Eu tenho muita sorte. Viajei mais de sete mil quilômetros para sair de Brasília e chegar a Puerto Montt e ainda viajaria muito mais durante esta semana, mas tinha muito o quê agradecer. O ano passado foi difícil, tive muitos problemas e talvez tivesse desistido se não fosse a ajuda de muitas pessoas. Agora que a ficha estava caindo que ia começar um novo ano. Fiquei ali, calado, pensando na minha vida (meus amigos provavelmente estavam preocupados em saber se eu estava entrando em coma alcoólico) e nos novos desafios que teria dali pra frente. A vida pode ser uma festa, basta encará-la de frente e torcer pra que tudo dê certo a maior parte do tempo.

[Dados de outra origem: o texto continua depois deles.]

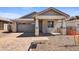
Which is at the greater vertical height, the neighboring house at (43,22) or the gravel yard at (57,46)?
the neighboring house at (43,22)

E eu estava pensando ainda no ritmo, nos olhares, nos sorrisos das diversas pessoas que eu tinha visto naquela festa. Foi quando chegamos ao hotel. Subimos e, quando nos preparávamos para dormir, falei com o Francisco que ia dar uma volta. E fui.

Fui ver o Oceano Pacífico. Não sei porquê, mas era como se ele me chamasse, sabe? Eu tinha de ter uma conversa com ele. Imaginei Posseidon saindo do meio daquelas águas revoltas e me tragando para as profundezas escuras, onde ninguém poderia mais ouvir os meus suspiros. Aquele mar tinha engolido tantos navios, tantos corpos de tantas gentes ao longo dos séculos. Suas águas eram como almas revoltas, se contorcendo, pedindo ajuda. Milhões e milhões de afogados se debatendo.

E fazia frio. Sete graus, no termômetro da praça. Mas eu gostava daquilo. Aquela solidão. Lembrava-me o meu imenso céu de ilusão sem nuvens que eu tinha deixado em Brasília. Brasília, tão longe, mas tão significativamente entalhada em minhas entranhas. E eu compreendi que o amor não mede distâncias. O amor é eterno, mas na sua imensa magnitude fica comprimido no pequeno vão entre o coração e o estômago. O amor é infinito, como o oceano, onipresente, como as lembranças daquela noite. Mas, principalmente, o amor é exigente. Ele não descansa enquanto não toma conta de tudo. E foi ali, naquela noite fria do verão chileno que eu passei a admirá-lo ainda mais.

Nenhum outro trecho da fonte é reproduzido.